2

After many hours of debugging and analysis, I have finally managed to isolate the cause of a race condition. Solving it is another matter!

To see the race condition in action, I recorded a video some way in to the debugging process. I have since furthered my understanding of the situation so please forgive the poor commentary and the silly mechanisms implemented as part of the debugging process.

http://screencast.com/t/aTAk1NOVanjR

So, the situation: we have a double buffered implementation of a surface (i.e. java.awt.Frame or Window) where there is an ongoing thread that essentially loops continuously, invoking the render process (which performs UI layout and renders it to the backbuffer) and then, post-render, blits the rendered area from backbuffer to screen.

Here's the pseudo-code version (full version line 824 of Surface.java) of the double buffered render:

public RenderedRegions render() {
    // pseudo code
    RenderedRegions r = super.render();
    if (r==null) // nothing rendered
        return
    for (region in r)
        establish max bounds
    blit(max bounds)
    return r;
}

As with any AWT surface implementation, it also implements (line 507 in AWT.java - link limit :( - use Surface.java link, replace core/Surface.java with plat/AWT.java) the paint/update overrides which also blit from the backbuffer to the screen:

        public void paint(Graphics gr) {
            Rectangle r = gr.getClipBounds();
            refreshFromBackbuffer(r.x - leftInset, r.y - topInset, r.width, r.height);
        }

Blitting is implemented (line 371 in AWT.java) using the drawImage() function:

    /** synchronized as otherwise it is possible to blit before images have been rendered to the backbuffer */
    public synchronized void blit(PixelBuffer s, int sx, int sy, int dx, int dy, int dx2, int dy2) {
        discoverInsets();
        try {
            window.getGraphics().drawImage(((AWTPixelBuffer)s).i,
                              dx + leftInset, dy + topInset,     // destination topleft corner
                              dx2 + leftInset, dy2 + topInset,   // destination bottomright corner
                              sx, sy,                            // source topleft corner
                              sx + (dx2 - dx), sy + (dy2 - dy),  // source bottomright corner
                              null);
        } catch (NullPointerException npe) { /* FIXME: handle this gracefully */ }
    }

(Warning: this is where I start making assumptions!)

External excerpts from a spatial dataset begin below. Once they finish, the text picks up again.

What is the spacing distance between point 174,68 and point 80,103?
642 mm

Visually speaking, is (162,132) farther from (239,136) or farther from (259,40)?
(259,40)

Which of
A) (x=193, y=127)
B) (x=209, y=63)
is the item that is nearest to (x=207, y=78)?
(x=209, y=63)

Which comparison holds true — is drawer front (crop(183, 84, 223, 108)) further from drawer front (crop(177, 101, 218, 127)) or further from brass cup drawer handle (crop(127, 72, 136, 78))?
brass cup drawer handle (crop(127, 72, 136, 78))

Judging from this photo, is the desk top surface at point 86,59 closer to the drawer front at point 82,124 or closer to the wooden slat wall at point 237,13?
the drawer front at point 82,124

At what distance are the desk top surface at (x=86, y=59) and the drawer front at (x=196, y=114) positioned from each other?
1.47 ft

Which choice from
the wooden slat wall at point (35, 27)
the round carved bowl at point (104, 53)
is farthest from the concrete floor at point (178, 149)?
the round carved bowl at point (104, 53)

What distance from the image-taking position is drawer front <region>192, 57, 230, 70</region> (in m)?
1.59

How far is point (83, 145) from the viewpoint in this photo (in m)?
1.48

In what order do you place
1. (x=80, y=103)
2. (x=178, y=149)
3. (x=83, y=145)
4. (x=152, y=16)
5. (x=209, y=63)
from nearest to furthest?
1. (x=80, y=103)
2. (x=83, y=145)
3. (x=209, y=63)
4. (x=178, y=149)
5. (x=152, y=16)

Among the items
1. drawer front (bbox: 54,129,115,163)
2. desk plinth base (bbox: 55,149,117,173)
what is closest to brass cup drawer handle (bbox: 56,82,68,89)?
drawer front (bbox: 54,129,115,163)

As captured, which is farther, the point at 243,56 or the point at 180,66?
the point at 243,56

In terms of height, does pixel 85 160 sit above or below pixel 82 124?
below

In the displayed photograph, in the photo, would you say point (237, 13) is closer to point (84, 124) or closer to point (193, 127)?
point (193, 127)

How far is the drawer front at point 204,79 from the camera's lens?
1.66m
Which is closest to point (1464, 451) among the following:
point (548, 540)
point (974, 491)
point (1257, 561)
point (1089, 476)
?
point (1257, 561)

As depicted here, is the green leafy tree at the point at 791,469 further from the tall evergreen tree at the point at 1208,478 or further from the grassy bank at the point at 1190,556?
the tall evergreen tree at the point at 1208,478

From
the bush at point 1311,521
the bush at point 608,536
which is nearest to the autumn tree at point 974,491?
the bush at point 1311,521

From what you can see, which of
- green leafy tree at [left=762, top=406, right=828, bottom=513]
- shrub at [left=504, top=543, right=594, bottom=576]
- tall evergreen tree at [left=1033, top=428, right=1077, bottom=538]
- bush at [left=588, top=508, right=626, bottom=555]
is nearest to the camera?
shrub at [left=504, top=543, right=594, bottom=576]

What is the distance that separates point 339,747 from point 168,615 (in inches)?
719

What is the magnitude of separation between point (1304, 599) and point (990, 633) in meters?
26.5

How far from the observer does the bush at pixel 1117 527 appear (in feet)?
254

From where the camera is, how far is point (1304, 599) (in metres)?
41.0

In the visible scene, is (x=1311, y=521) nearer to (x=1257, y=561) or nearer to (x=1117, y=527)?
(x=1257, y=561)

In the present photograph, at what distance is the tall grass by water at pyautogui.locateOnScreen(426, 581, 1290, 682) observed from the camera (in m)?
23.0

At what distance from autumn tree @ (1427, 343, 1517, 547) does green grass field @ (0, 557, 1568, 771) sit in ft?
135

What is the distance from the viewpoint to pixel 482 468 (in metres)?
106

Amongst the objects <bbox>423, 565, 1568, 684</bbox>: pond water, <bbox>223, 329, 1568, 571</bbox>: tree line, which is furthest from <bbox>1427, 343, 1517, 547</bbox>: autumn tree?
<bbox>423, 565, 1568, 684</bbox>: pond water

The problem here seems to be that drawImage is asynchronous and that a blit from refreshBackBuffer() via paint/update is called first but occurs second.

So... blit is already synchronized. The obvious way of preventing the race condition doesn't work. :(

So far I have come up with two solutions, but neither of them are ideal:

  1. re-blit on the next render pass
    cons: performance hit, still get a bit of flicker due when encountering the race condition (valid screen -> invalid screen -> valid screen)

  2. do not blit on paint/update, instead set refresh bounds and use those bounds on next render pass
    cons: get black flicker when the screen is invalidated and the main application thread is catching up

Here (1) seems to be the lesser of two evils. Edit: and (2) doesn't work, getting blank screens... (1) works fine but is just masking the problem which is potentially still there.

What I'm hoping for, and seem unable to conjure up due to my weak understanding of synchronized and how to use it, is a locking mechanism that somehow accounts for the asynchronous nature of drawImage().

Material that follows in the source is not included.